Venezuela opposition candidate shot dead at rally

26 Nov 2015 / 23:49 H.

CARACAS: A Venezuelan opposition election candidate was shot dead while campaigning, political leaders said Thursday, raising tensions ahead of a legislative vote that could weaken the major oil producer's socialist government.
An attacker shot Luis Manuel Diaz on Wednesday evening at an event also attended by Lilian Tintori, the wife of a jailed opposition leader and a high-profile critic of President Nicolas Maduro, the official said.
"As the rally with Lilian finished, we heard shooting ... We saw Luis fall to the ground bleeding," a regional leader of the Justice First opposition party, Abrahan Fernandez, told AFP.
Another political ally of the victim, the chairman of the Democratic Action party Henry Ramos Allup, said on Twitter that Diaz was shot at short range near the stage where he had made an appearance.
He said Tintori took refuge with security guards in a nearby shop.

■ Written exercise 1: Reproduce the stretch of the news report from "CARACAS: A Venezuelan" through "Fernandez, told AFP.".
■ Written exercise 2: For each statement, say yes or no to whether it agrees with the news report, and quote the words of the report that decide it: (a) Diaz was shot on Wednesday evening; (b) Henry Ramos Allup is a regional leader of the Justice First party; (c) Tintori sheltered with security guards in a nearby shop.
The rows that come next are separate material and are not connected to the news report.

■ Given data:

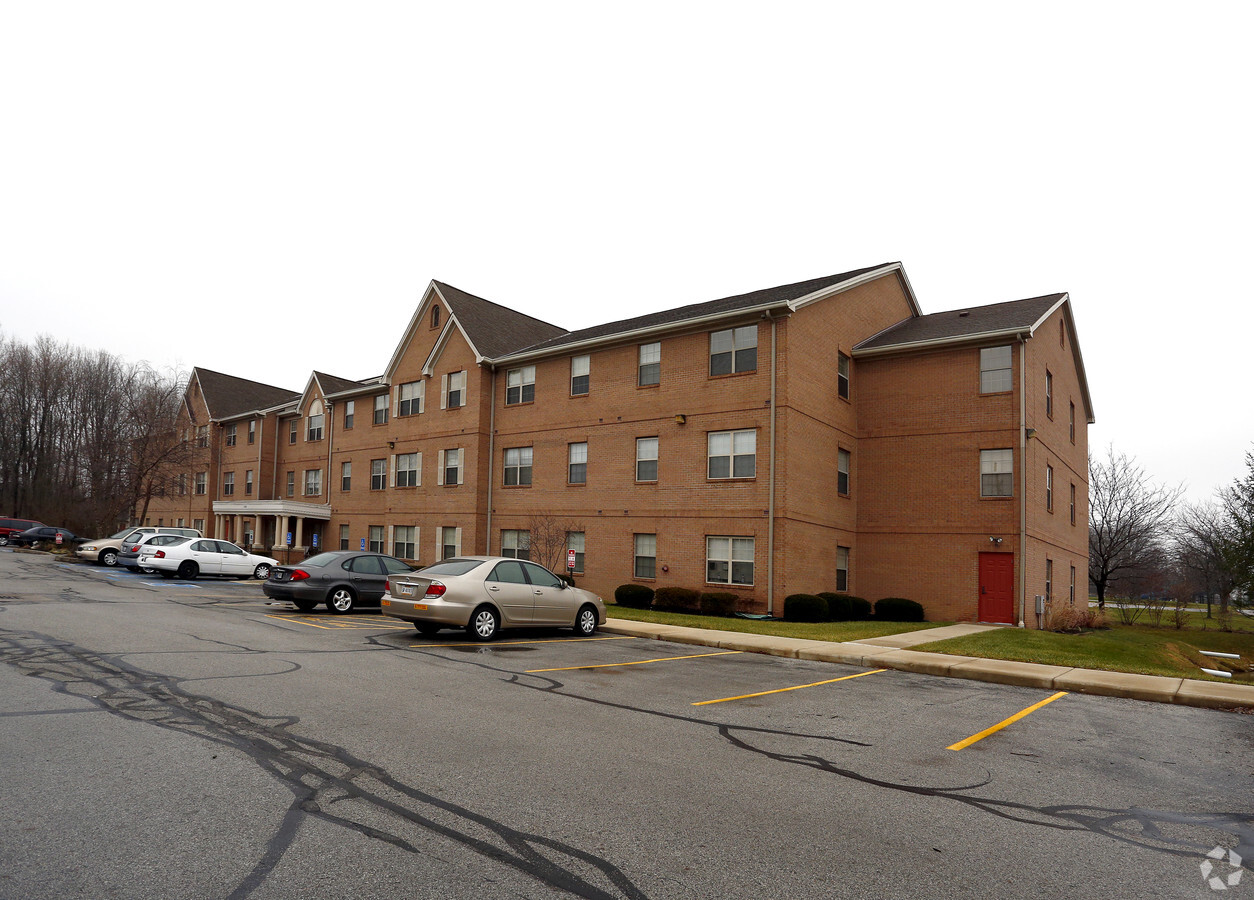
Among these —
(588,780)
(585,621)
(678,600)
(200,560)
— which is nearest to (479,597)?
(585,621)

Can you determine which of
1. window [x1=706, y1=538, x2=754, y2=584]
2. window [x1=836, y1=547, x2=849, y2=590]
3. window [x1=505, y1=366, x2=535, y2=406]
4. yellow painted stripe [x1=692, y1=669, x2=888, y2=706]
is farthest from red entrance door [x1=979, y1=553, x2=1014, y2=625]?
window [x1=505, y1=366, x2=535, y2=406]

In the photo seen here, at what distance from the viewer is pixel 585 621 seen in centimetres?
1689

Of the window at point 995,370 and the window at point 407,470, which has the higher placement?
the window at point 995,370

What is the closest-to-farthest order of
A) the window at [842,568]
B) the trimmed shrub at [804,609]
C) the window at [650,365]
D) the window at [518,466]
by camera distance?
the trimmed shrub at [804,609]
the window at [842,568]
the window at [650,365]
the window at [518,466]

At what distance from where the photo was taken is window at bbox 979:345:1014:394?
80.3ft

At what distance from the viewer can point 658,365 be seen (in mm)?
26984

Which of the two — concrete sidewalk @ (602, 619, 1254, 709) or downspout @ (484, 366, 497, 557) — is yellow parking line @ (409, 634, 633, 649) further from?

■ Exercise solution 1:
CARACAS: A Venezuelan opposition election candidate was shot dead while campaigning, political leaders said Thursday, raising tensions ahead of a legislative vote that could weaken the major oil producer's socialist government.
An attacker shot Luis Manuel Diaz on Wednesday evening at an event also attended by Lilian Tintori, the wife of a jailed opposition leader and a high-profile critic of President Nicolas Maduro, the official said.
"As the rally with Lilian finished, we heard shooting ... We saw Luis fall to the ground bleeding," a regional leader of the Justice First opposition party, Abrahan Fernandez, told AFP.

■ Exercise solution 2:
(a) Yes: "An attacker shot Luis Manuel Diaz on Wednesday evening"
(b) No: "the chairman of the Democratic Action party Henry Ramos Allup"
(c) Yes: "Tintori took refuge with security guards in a nearby shop"